For poets and lovers of poetry, every month is poetry month.
A lot of journals and organizations offer 30/30 projects during this month, and participants write one poem for each of the thirty days in April. I’m trying a new one myself, actually. It’s called the 30/30 Online Writing Marathon from Kenzie Allen and the other good people at Apiary Lit. In addition to prompts, there are creative supports from the organizers and friendly posts from other writers. I’m impressed with the model (and it’s not too late to join at 3030.apiarylit.org).

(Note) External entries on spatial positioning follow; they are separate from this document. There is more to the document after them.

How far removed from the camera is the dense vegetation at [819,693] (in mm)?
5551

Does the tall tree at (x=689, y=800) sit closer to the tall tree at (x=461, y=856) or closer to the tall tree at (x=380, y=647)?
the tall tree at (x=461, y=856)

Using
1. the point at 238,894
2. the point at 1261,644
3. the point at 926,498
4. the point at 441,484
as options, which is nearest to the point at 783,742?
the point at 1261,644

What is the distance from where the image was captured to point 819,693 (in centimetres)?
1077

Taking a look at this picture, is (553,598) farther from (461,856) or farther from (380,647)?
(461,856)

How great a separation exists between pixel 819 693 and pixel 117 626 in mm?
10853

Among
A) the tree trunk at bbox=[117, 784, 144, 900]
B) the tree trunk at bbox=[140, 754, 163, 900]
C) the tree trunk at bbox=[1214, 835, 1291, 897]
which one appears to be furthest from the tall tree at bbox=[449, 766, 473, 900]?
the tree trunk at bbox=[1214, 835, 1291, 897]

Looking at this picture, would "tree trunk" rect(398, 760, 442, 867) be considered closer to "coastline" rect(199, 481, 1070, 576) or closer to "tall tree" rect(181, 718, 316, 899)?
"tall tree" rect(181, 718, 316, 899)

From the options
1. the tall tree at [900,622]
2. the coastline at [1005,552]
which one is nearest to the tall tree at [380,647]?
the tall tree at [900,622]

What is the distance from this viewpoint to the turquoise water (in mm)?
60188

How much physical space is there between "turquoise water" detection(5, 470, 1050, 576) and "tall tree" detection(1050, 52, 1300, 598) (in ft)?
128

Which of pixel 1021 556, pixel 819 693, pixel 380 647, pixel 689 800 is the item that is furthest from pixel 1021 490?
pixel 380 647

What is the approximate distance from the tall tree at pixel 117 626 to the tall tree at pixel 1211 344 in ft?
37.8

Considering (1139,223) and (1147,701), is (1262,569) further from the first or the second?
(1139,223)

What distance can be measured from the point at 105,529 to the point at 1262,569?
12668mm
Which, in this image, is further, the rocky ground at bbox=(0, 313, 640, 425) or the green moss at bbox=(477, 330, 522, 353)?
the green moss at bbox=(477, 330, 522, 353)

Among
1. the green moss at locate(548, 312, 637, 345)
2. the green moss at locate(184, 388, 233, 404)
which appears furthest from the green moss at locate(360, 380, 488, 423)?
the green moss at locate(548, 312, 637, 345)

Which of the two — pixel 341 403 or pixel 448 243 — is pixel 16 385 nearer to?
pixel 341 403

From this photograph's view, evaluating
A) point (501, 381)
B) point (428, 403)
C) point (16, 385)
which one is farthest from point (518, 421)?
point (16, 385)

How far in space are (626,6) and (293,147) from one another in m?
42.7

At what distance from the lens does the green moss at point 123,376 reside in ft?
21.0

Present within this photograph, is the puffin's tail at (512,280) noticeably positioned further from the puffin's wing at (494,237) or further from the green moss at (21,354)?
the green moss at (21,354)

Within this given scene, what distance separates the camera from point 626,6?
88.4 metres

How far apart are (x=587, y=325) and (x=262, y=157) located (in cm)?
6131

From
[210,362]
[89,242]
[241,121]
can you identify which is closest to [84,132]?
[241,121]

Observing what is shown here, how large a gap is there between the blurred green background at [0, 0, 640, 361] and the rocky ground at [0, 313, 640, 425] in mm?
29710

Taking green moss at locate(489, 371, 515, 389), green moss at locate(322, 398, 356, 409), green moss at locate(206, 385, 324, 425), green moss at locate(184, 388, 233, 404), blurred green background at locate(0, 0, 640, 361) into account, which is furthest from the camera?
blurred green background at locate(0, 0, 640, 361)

It seems to respect the individuality of the creative process as it encourages writers to adapt or ignore any instructions that are unsuitable.
Apiary’s efforts dovetail nicely with my plans for this blog for the month of April. The Internet contains so many poetry prompts that we could attack one a day for the rest of our lives and never risk running out. I find that I need something different than an idea for a poem topic, though. I need prompts that cultivate a writer’s spirit.
I’m busy. I teach and parent and grade and blog and try like hell to write, and in the current national crisis I also engage in activism and work hard to keep up with fast-moving news. I don’t always feel like an artist.
There aren’t a lot of shortcuts for an effective creative life. Honestly, artists need time, and quiet, and rumination. We need the leisure to make a few false starts and to pursue bunny trails we may need to double back from. I feel too busy for that. I have a sense that my time is too limited not to make a go of a creative start, and I certainly hate to waste a day’s worth of writing.
That’s a lot of pressure—to have only a limited time to write and to need it to come to something. This keeps me from being adventurous sometimes, and it leads to an over-reliance on habit.
Because my blog exists mainly as a means of giving myself a firm talking-to, I offer here my first installment of a daily prompt not for a poem, but for a poetic mindset. I’d love to hear how these work for you as the month progresses, so please consider leaving a comment. Also, to be sure that you never miss a prompt, you please consider subscribing to Better View of the Moon.
A Writer’s Spirit Prompt, 4/1:
In a meditation class recently, I got snagged on the idea of the breath as a tether. As I sat straight and tall and breathed deeply, expanding my abdomen like a bellows and then exhaling to a feeling of emptiness (repeat, repeat), the instructor suggested we regard breath as something to hold onto—as a tether that connects us to earth, to source.
Today, try writing by hand, and striving just to keep the pen or pencil in motion over the page. Your arm, too, is a tether connecting words to source, through the arteries—brachial, ulnar, radial—leading blood to the fingers from your earnest, faithful heart. Try to do justice to the nonstop work of the heart, which is sending poetry to the page. If someone were to put an ear to your sternum, they could hear it: poem, poem, poem.
If you are up to the task, try taking the heart’s transcription. Focus more on process than product. Don’t write a poem; try poeming.